Wednesday, 10 January 2018: 3:00 PM
Room 19AB (ACC) (Austin, Texas)
Ty Dickinson, Univ. of Oklahoma, Norman, OK; and L. J. Hopper Jr. and M. Lenz
Manuscript
(366.0 kB)
Texas leads the country with 94 billion-dollar weather and climate disasters since 1980. Several of these events have occurred since 2010 in South Central Texas that has experienced record floods ending a record drought along with the most catastrophic wildfire and costliest hailstorm in state history. The Austin/San Antonio NWS WFO began delivering seasonal climate outlooks in 2015 to brief stakeholders on the potential for high impact weather and climate events. These briefings utilized local research to provide context for CPC and NOAA outlooks in order to predict whether local weather impacts will be below normal, near normal, or above normal similar to CPC’s tercile approach. The primary objective of this study is to develop impact-based verification indices for severe weather, river and flash flooding, and fire weather. These indices attempt to quantify a relatively subjective perception of which tercile a season falls into so that more objective, verification-driven forecasts may be developed in the future.

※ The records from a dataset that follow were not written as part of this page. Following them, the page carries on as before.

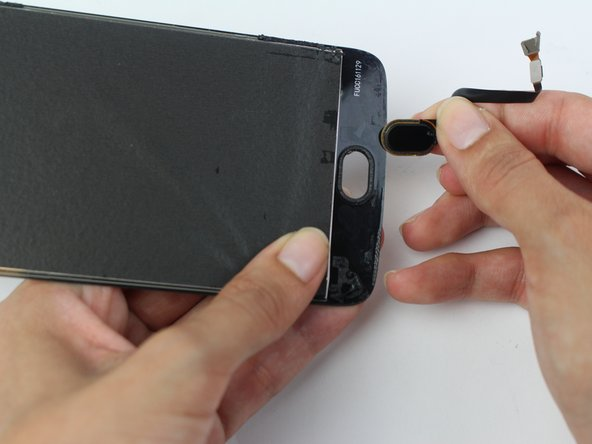 Remove the fingerprint sensor button from the screen by pushing it out with your fingers.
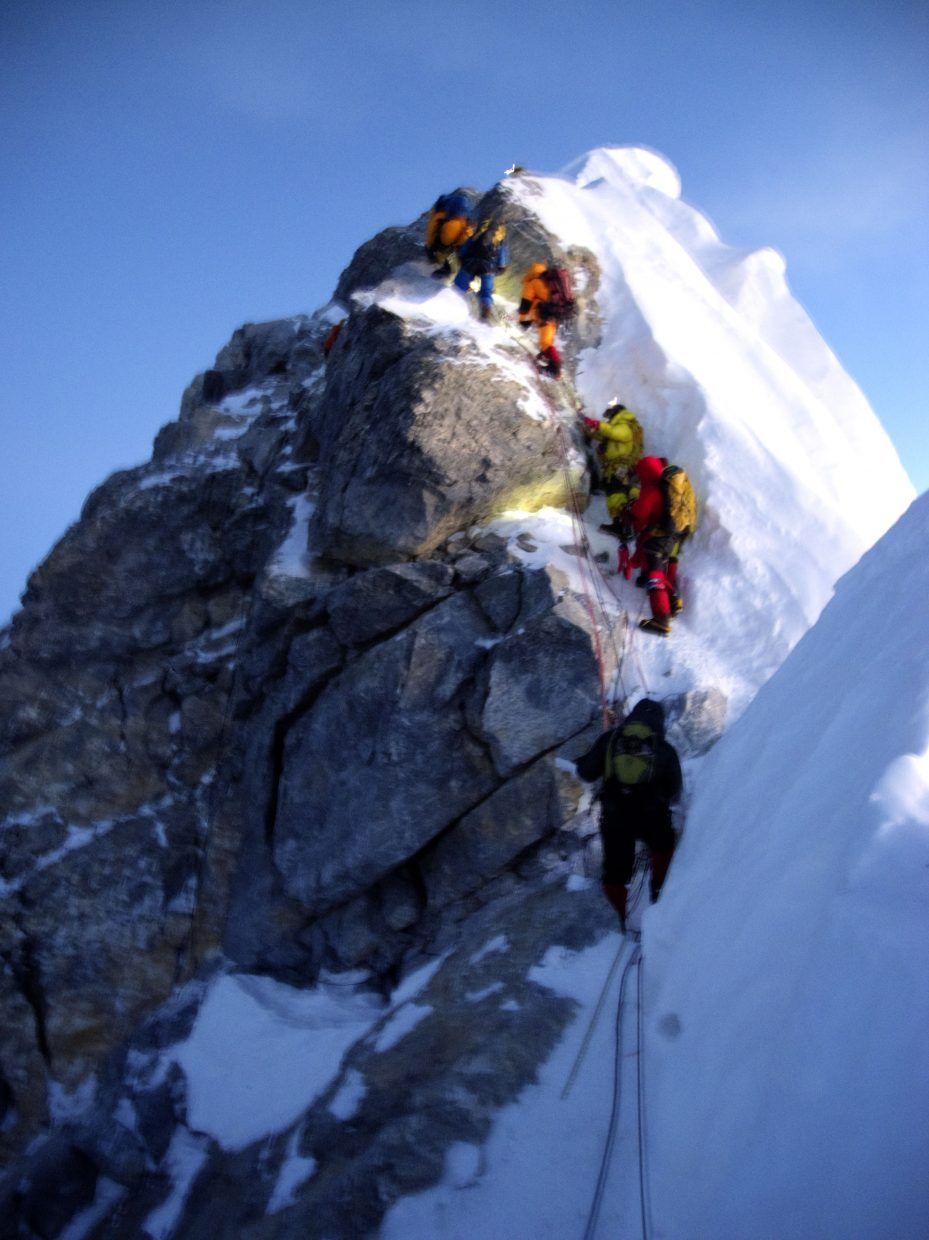 Climbers make their way over the South Summit of Mount Everest. The difficult landmark is only one among many on the way to the actual summit.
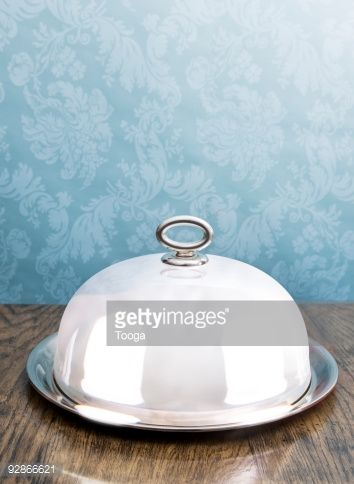 Stock Photo : Silver coved serving dish on dining table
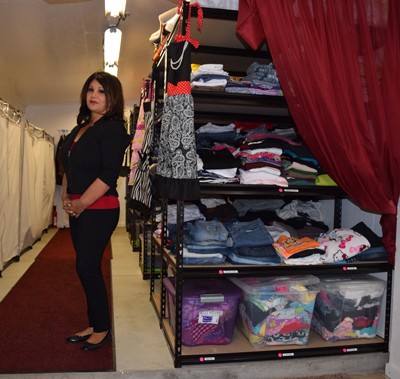 Photo by Robert Airoldi Cecelia Ponzini in Cecelia's Closet where needy can get free clothes.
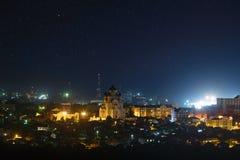 Starry night sky over the city. Starry night sky over the city Stock Image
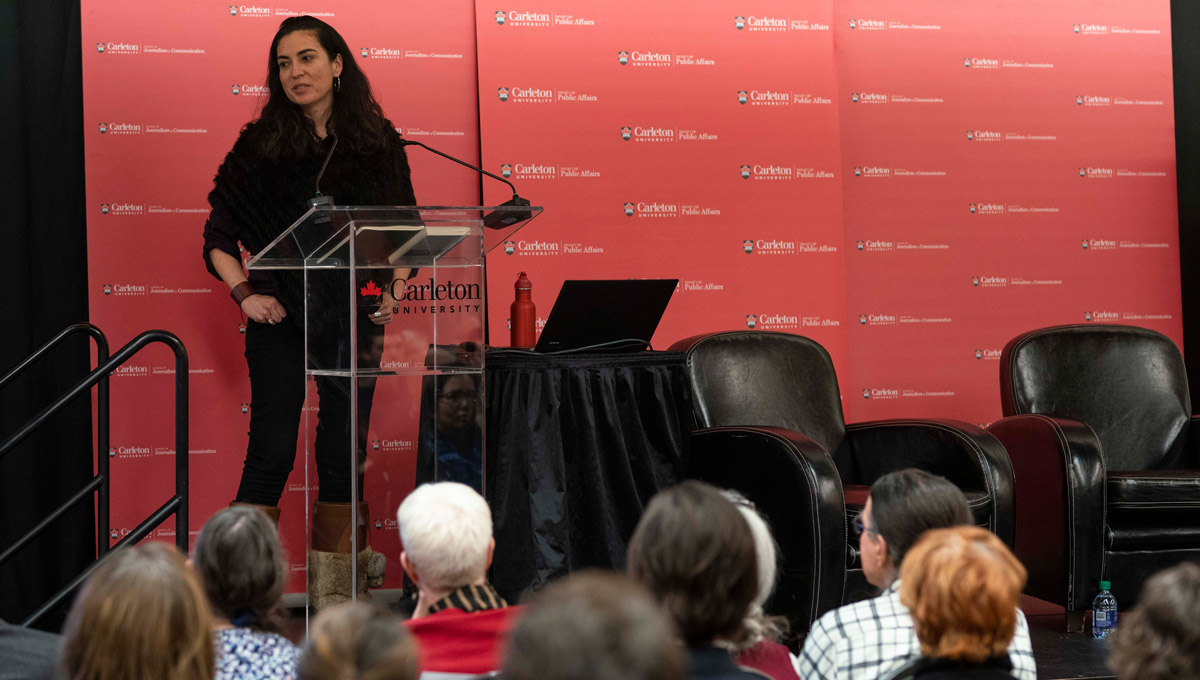 Tanya Talaga speaks about Tanya Talaga on Seven Fallen Feathers in front of a large crowd at the annual Kesterton Lecture in February 2019.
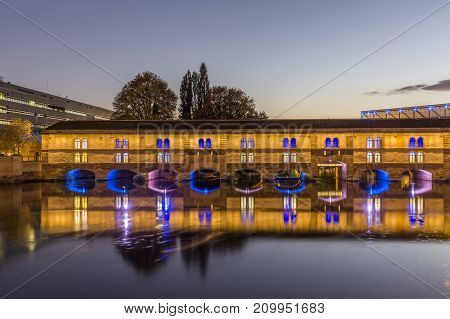 Evening view of the Barrage Vauban, or Vauban Dam, is a bridge, weir and defensive work erected in the 17th century on the River Ill in the city of Strasbourg in France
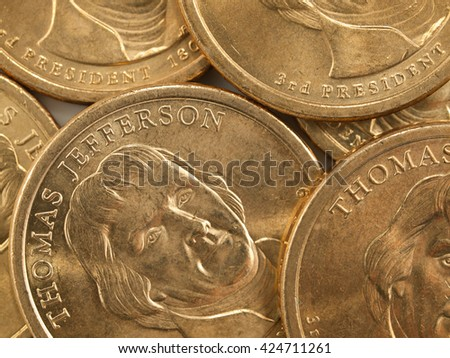 Pile of US Gold Presidential Dollar Featuring Thomas Jefferson - stock photo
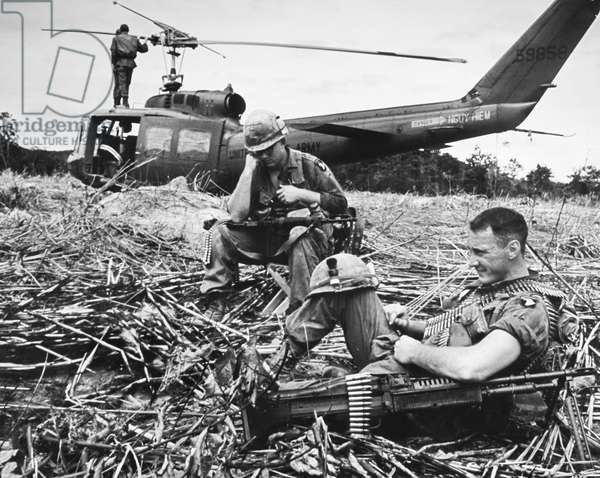 VIETNAM WAR: HELICOPTER The crew of an American helicopter take a rest, weapons at the ready.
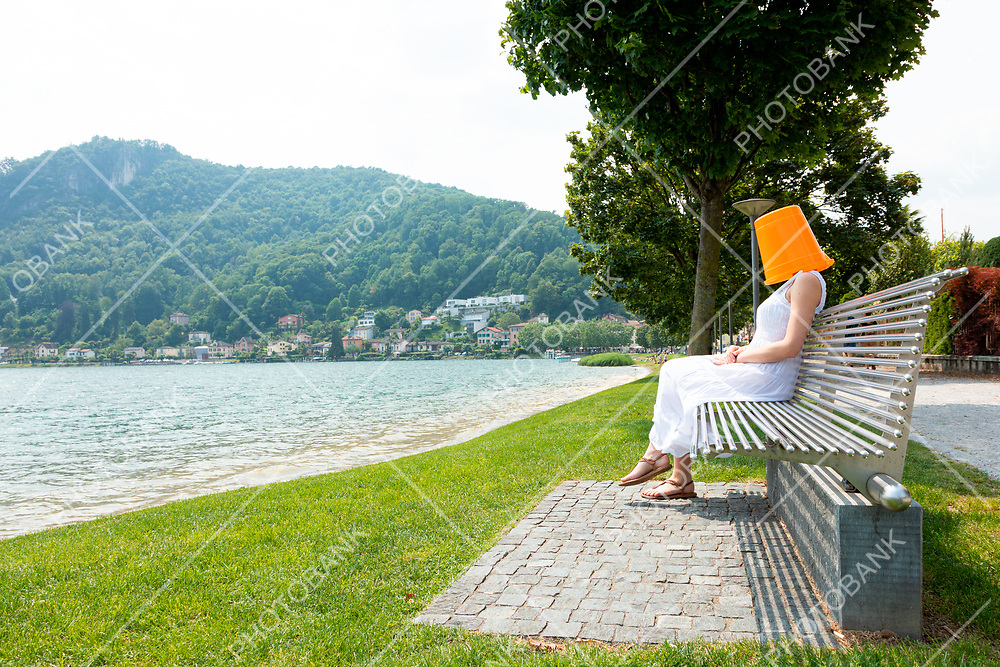 Young woman sitting on a bench by the lake with an orange bucket on her head. He is secretly waiting for something.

Each index uses several indicators including fatalities, number and days of reports, areal precipitation, and measures of maximum impacts (e.g., largest observed hail, maximum two-day rainfall). These indicators were gathered from numerous sources with NCEI Storm Data being the most heavily relied upon. Thirty-year climatological periods are used for severe weather and river and flash flooding, whereas a fifteen-year climatology is utilized for fire weather due to differences in past reporting. Total county warning area (CWA) rainfall and CPI-adjusted damages are excluded from the severe weather and fire weather verification indices, respectively, because they decrease those scales’ reliability. A secondary objective focuses on verifying subjective outlooks that have been issued while analyzing the potential for how objective forecasts using climate teleconnections and other predictors may improve verification. Challenges encountered are also presented along with how this repeatable but customizable process could be applied nationwide.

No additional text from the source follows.